[Draft pending AWS Lambda source release] Using Snowplow's AWS Lambda source to monitor S3 buckets [tutorial]


#1

This is a brief tutorial on how to monitor S3 bucket operations (files added, files removed) using Snowplow to capture and store these events.

The AWS Lambda source is an AWS Lambda function which is triggered when the selected buckets are mutated. This function then uses a Snowplow tracker to send these events into your Snowplow pipeline for real time, or batch processing (depending on which pipeline you’re using).

Before you get started you’ll need to ensure you have Python (2.7) and the AWS-CLI installed and configured (not shown). Then you can run the following steps to ensure you have pyyaml (a dependency for reading the configuration file) and download/extract the deployment bundle:

sudo pip install pyyaml
wget https://bintray.com/artifact/download/snowplow/snowplow-generic/snowplow_aws_lambda_source_0.1.0_bundle.zip
unzip snowplow_aws_lambda_source_0.1.0_bundle.zip -d snowplow_aws_lambda_source_0.1.0_bundle
cd snowplow_aws_lambda_source_0.1.0_bundle

In the downloaded deployment bundle, there’s a set of files that will let you configure and deploy this functionality. deploy.py is a script that we’ll use to deploy the AWS Lambda with the right configuration.
config.yaml is a configuration file detailing how the AWS Lambda source will operate, detailing which buckets are to be monitored and where events go to.

To get started you’ll first need to edit the configuration file config.yaml, like so:

snowplow:
    collector: http://collector.acme.com
    app_id: com.acme.rawenrichedmonitor
s3:
    buckets:
        - raw
        - enriched

assuming your Snowplow collector endpoint is http://collector.acme.com and the buckets you wish to monitor are raw and enriched. The app_id field is attached to each event
this specific AWS Lambda fires - allowing you to differentiate between multiple AWS Lambda sources.

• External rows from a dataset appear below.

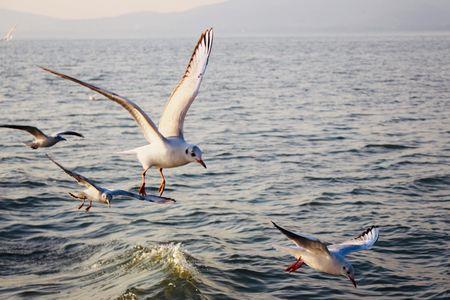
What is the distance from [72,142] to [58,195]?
10.1 metres

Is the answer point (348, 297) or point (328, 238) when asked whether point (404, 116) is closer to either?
point (328, 238)

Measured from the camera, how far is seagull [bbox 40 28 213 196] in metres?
8.83

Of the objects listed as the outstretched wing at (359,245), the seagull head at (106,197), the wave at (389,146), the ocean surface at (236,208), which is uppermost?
the seagull head at (106,197)

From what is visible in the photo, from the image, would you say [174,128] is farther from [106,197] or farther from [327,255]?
[327,255]

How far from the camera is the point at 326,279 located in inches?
583

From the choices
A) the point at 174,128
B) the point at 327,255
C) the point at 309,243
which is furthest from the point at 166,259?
the point at 174,128

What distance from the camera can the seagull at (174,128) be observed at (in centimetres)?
883

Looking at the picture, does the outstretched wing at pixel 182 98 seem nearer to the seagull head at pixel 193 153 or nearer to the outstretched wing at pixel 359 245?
the seagull head at pixel 193 153

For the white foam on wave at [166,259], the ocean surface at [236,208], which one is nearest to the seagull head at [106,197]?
the ocean surface at [236,208]

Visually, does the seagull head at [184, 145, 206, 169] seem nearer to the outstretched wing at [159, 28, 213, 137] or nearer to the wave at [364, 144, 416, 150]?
the outstretched wing at [159, 28, 213, 137]

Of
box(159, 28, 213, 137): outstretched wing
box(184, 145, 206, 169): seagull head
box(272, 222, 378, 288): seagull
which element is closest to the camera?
box(184, 145, 206, 169): seagull head

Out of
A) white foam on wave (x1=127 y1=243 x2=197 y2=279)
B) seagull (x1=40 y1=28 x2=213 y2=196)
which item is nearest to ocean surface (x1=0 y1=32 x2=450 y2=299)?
white foam on wave (x1=127 y1=243 x2=197 y2=279)

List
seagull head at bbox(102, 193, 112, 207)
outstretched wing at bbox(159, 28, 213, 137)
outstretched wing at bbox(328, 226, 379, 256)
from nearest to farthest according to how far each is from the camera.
A: outstretched wing at bbox(159, 28, 213, 137) → outstretched wing at bbox(328, 226, 379, 256) → seagull head at bbox(102, 193, 112, 207)

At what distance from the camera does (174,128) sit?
31.0 ft
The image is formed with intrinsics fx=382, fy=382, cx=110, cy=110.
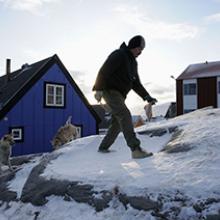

Running the following will deploy the AWS Lambda to your account:

python deploy.py

Providing everything completed successfully, adding or removing items in the buckets you have specified will now send a s3 notification event to your selected collector!

If you’re using our batch pipeline with Amazon Redshift - you’ll also need to deploy the following Redshift table definition to your cluster, s3_notification_event_1.sql.